OpenStreetMap Data Cleaning

Map Area: Denver, CO

I have always considered moving to Denver, so I decided to use the area for this project. I am interested in the information I will get from the data.

Problems Encountered in the Map

Outputting the values for various data types revealed many problems that the data had. Some of the problems was formatting, and some was for incorrect entries. I decided to focus on a couple of these problems.

Abbreviated street types (“Apache Dr”)
Incorrect city names (“Centenn”)
Cities with the state included (“Aurora, CO”)
Cities in all caps or all lowercase
Invalid phone number with less than 10 numbers
Different phone number formats
Two numbers in the same entry (“303-759-0316;720-666-3971”)

Cleaning Street Names

Running a function in Python to return a set of all the street names revealed that quite a few street types have been abbreviated. Using regular expressions to find the street names made it easy to find the ending street type of each name.
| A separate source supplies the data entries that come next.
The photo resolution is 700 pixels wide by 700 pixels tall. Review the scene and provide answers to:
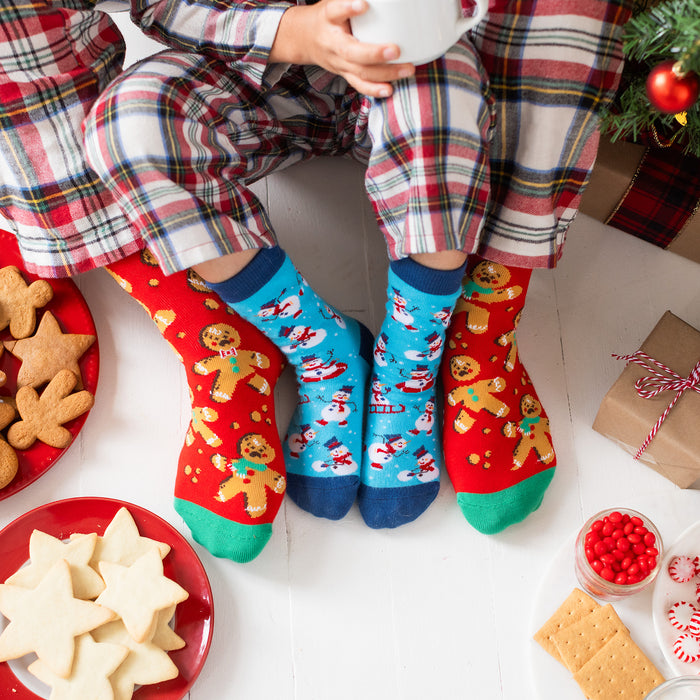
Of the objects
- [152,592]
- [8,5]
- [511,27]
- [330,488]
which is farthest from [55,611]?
[511,27]

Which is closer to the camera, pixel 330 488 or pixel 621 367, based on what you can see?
pixel 330 488

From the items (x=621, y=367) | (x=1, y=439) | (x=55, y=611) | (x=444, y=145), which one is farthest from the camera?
(x=621, y=367)

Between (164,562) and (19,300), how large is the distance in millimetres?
412

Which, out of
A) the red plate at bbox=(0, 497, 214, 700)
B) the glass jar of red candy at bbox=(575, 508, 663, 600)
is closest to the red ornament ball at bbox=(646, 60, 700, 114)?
the glass jar of red candy at bbox=(575, 508, 663, 600)

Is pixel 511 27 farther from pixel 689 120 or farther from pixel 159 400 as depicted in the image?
pixel 159 400

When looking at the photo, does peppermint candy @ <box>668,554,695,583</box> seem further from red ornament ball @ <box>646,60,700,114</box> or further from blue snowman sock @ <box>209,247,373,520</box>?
red ornament ball @ <box>646,60,700,114</box>

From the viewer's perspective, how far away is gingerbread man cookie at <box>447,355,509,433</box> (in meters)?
0.96

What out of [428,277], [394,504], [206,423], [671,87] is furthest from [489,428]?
[671,87]

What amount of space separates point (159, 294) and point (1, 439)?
291 mm

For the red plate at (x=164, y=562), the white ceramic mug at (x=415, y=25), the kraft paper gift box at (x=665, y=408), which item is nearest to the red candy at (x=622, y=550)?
the kraft paper gift box at (x=665, y=408)

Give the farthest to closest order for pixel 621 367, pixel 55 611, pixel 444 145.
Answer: pixel 621 367 < pixel 55 611 < pixel 444 145

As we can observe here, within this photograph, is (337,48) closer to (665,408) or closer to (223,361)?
(223,361)

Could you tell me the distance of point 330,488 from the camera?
0.95 metres

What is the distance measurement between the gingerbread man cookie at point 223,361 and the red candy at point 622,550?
48 cm
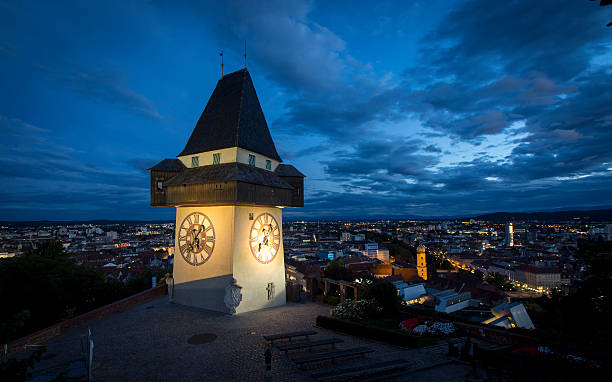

Then all of the abbreviated names were substituted with the full street type name from a list of mapping values

def update_name(name, mapping):

    m = street_type_re.search(name)
    other_st = []
    if m:
        street_type = m.group()
        if street_type in mapping.keys():
            name = re.sub(street_type_re, mapping[street_type], name)
        else:
            other_st.append(street_type)
    return name

Cleaning City Names

Fixing the city name data used a similar solution as the street names. Using a regular expression to find every instance that CO is included, I was able to substitute it for an empty string. Some of the values were input as unicode so I had to encode those first. Then I could capitalize all the values and apply another mapping function to correct any incorectly entered names

def updateCity(city, cityMapping):
    if type(city) == unicode:
        city = city.encode('ascii', 'ignore')
    # Remove the state at end
    city = re.sub(r'(?i),? (co)*\d*$', '', city)
    city = string.capwords(city)
    city = mapCities(city, cityMapping)
    return city

Once the city names were clean, I could run a query to observe the amount of entries for each city

df1 = pd.read_sql_query('SELECT tags.value, COUNT(*) as count \
                        FROM (SELECT * FROM nodes_tags UNION ALL \
                              SELECT * FROM ways_tags) tags \
                        WHERE tags.key LIKE  "city" \
                        GROUP BY tags.value \
                        ORDER BY count DESC;', conn)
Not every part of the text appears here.